What makes it even better? You get that perfect crispy skin without deep frying, thanks to one simple ingredient: baking powder. Yep, the wings come out of the oven golden and crackly, ready to soak up that tangy, buttery, spicy Buffalo sauce.
I first made these for a summer barbecue where the grill ran out of propane halfway through (classic). We pivoted to the oven, and honestly? I’ve never gone back.
These wings turn out so perfectly every time — crispy edges, juicy meat, and that unmistakable Buffalo flavor with just a whisper of sweetness from a dash of sugar in the sauce.
Serve them with a chilled Orange Tea Shot for a citrusy contrast, or cool things down with a side of creamy Caesar Salad. They’re oven-baked, irresistibly crispy, and unapologetically flavorful. That’s the magic of this recipe.
And with over 1.4 billion chicken wings consumed during Super Bowl weekend alone, it’s clear: Buffalo Wings are always trending.
Why You Will Love This Dish?

- Crispy Without the Deep Fryer: I was honestly shocked the first time I tried the baking powder trick. The wings came out crispy, golden, and so satisfying — no hot oil, no mess. It’s now my go-to method for wing nights, especially during busy weeknights.
- Always a Crowd-Pleaser: These wings have become my signature dish when friends come over. They’re incredibly easy to make, and somehow they always steal the spotlight. I get asked for the recipe almost every time I serve them.
- Heat Balanced with a Hint of Sweet: Over time, I’ve adjusted the sauce to find the perfect balance. That tiny spoon of sugar softens the sharp heat of hot sauce, making it friendly even for those who usually shy away from spice.
- Perfect with Fresh Pairings: Pairing the wings with a chilled Caesar Salad or a zesty Orange Tea Shot turns it into a fun, flavorful meal. It’s not just wings — it becomes an experience.
- Lighter Than Takeout: Since they’re oven-baked, I can indulge without the guilt. No greasy fingers or heavy feeling afterward — just flavorful, crispy wings that feel a lot more balanced.

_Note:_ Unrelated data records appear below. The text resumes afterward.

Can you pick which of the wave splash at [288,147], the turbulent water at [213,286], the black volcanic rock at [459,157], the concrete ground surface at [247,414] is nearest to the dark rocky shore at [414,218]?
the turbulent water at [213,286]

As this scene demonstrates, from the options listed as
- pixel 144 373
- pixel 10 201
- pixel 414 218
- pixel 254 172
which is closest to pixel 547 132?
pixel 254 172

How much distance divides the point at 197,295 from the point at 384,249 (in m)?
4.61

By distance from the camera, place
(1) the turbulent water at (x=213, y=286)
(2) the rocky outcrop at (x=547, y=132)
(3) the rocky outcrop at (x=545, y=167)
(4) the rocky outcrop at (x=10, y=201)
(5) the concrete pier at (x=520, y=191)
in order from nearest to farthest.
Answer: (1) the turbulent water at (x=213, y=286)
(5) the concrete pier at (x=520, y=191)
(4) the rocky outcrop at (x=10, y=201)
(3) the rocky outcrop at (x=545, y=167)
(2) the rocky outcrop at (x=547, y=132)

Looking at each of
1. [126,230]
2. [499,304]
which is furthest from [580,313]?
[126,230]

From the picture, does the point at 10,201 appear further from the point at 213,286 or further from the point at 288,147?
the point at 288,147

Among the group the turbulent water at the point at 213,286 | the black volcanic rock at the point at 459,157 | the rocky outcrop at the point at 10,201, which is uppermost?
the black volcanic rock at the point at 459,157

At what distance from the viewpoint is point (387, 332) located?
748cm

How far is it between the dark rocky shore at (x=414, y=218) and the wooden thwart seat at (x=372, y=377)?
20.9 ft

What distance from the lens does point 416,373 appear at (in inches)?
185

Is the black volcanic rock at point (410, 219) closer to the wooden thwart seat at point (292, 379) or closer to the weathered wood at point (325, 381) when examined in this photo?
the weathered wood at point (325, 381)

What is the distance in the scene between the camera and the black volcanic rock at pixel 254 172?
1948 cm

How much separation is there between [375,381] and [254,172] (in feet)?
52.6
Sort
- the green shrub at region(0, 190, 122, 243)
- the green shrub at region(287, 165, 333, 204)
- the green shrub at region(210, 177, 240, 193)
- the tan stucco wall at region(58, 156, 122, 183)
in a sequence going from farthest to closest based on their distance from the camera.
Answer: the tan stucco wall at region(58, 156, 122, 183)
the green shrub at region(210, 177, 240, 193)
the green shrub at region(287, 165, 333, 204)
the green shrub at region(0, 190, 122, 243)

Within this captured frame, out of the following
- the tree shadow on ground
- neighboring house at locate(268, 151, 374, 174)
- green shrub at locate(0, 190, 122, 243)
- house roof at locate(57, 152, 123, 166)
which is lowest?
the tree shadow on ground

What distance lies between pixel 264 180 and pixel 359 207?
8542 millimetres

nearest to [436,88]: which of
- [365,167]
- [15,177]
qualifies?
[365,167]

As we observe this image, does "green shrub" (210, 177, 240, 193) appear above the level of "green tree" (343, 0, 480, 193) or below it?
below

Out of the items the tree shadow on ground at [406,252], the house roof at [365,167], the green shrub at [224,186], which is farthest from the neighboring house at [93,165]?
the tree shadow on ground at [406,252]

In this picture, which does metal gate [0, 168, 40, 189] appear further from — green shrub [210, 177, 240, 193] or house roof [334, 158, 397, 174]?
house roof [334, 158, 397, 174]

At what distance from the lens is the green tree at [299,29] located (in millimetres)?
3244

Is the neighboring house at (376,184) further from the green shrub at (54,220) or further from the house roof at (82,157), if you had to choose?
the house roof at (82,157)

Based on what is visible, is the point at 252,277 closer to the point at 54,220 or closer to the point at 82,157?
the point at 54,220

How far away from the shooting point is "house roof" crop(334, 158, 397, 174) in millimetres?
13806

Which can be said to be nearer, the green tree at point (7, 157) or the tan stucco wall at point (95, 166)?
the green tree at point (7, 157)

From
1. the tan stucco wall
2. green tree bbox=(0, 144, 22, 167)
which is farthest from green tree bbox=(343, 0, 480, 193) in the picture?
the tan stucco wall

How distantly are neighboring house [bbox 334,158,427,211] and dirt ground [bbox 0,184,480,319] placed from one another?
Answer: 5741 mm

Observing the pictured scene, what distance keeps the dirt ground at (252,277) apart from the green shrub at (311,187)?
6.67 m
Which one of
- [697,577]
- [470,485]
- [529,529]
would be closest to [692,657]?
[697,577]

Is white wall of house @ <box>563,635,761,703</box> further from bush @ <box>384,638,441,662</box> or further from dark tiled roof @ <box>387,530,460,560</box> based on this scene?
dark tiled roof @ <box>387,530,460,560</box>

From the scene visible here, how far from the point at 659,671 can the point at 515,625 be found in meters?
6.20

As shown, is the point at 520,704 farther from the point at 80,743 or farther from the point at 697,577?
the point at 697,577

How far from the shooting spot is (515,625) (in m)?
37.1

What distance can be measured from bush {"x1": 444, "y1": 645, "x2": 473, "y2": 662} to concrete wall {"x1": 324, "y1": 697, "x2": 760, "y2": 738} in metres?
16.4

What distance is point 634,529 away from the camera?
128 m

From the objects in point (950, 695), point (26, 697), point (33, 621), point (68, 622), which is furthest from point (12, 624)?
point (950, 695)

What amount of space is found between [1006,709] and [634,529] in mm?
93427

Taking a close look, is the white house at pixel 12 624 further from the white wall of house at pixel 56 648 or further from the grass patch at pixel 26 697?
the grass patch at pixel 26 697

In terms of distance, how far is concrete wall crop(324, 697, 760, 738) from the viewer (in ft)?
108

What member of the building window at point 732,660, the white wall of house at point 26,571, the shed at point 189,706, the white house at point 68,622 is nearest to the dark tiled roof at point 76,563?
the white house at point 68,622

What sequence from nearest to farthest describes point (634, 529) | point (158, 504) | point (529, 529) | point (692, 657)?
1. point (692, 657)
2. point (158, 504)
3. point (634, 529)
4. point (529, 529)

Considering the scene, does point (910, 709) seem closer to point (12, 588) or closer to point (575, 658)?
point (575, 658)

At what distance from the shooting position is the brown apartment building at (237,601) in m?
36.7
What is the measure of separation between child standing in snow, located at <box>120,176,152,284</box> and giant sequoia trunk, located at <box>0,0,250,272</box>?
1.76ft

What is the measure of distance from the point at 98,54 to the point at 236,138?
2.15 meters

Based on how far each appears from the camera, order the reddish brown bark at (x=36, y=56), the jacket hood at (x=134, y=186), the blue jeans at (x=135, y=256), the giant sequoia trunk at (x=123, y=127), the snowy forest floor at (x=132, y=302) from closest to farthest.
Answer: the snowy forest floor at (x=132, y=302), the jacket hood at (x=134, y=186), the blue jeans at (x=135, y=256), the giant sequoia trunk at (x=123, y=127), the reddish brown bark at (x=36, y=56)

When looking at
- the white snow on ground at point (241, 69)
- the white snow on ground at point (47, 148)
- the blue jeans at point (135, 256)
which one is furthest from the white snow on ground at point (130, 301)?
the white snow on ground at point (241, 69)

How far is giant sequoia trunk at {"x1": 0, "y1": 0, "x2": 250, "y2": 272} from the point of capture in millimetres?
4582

Buffalo Chicken Wings Recipe
Equipment
- Large mixing bowl
- Baking sheet
- Wire rack (optional but helps crisp the wings)
- Parchment paper or foil
- Tongs
- Small saucepan (for sauce)
- Basting brush or spoon
Ingredients
- 3 lb chicken wings wings and drummettes split, wingtips removed
- 1 Tbsp baking powder (use aluminum free)
- 1 tsp fine sea salt
- 2 tsp garlic powder
Buffalo Sauce:
- 1/4 cup unsalted butter melted
- 1/4 cup Franks Original Red Hot Sauce
- 1 tbsp granulated sugar or brown sugar
Instructions
- Preheat your oven to 425°F (220°C).
- In a bowl, toss chicken wings with baking powder, salt, and garlic powder.
- Line a baking sheet with foil and place a wire rack on top.
- Arrange wings in a single layer on the rack.
- Bake for 25 minutes, flip, then bake another 20–25 minutes until crispy.
- While wings bake, melt butter in a saucepan and mix in hot sauce and sugar.
- Once wings are done, toss them in the warm Buffalo sauce.
- Serve hot with your favorite dip or side!
Nutrition Info:
Nutrition | Value |
Calories | 265kcal |
Carbohydrates | 3g |
Protein | 17g |
Fat | 20g |
Sugar | 2g |
Sodium | 590mg |
Helpful Tips From My Experience!

- Let the wings air-dry in the fridge for a few hours (or overnight if you can). This removes extra moisture and gives the baking powder more power to crisp up the skin.
- Don’t overcrowd the baking sheet. Even spacing is key — crowding will steam the wings instead of crisping them. If needed, bake in batches for the best texture.
- Use aluminum-free baking powder only. Regular baking powder with aluminum can give wings a weird metallic taste — definitely not what you want when going for bold and buttery.
- Warm the sauce gently — don’t boil it. Boiling the Buffalo sauce can cause it to separate or lose that silky finish. Just melt and stir until smooth.
- Toss the wings in sauce just before serving. This keeps them crispy and fresh instead of soggy. If you’re serving buffet-style, keep the sauce on the side.
- Go for a mix of flats and drums. It’s a small detail, but some people swear by flats — giving both options makes everyone happy.
- Add a pinch of smoked paprika or cayenne to the dry mix if you want extra depth before baking. It won’t overpower but adds a subtle smoky kick.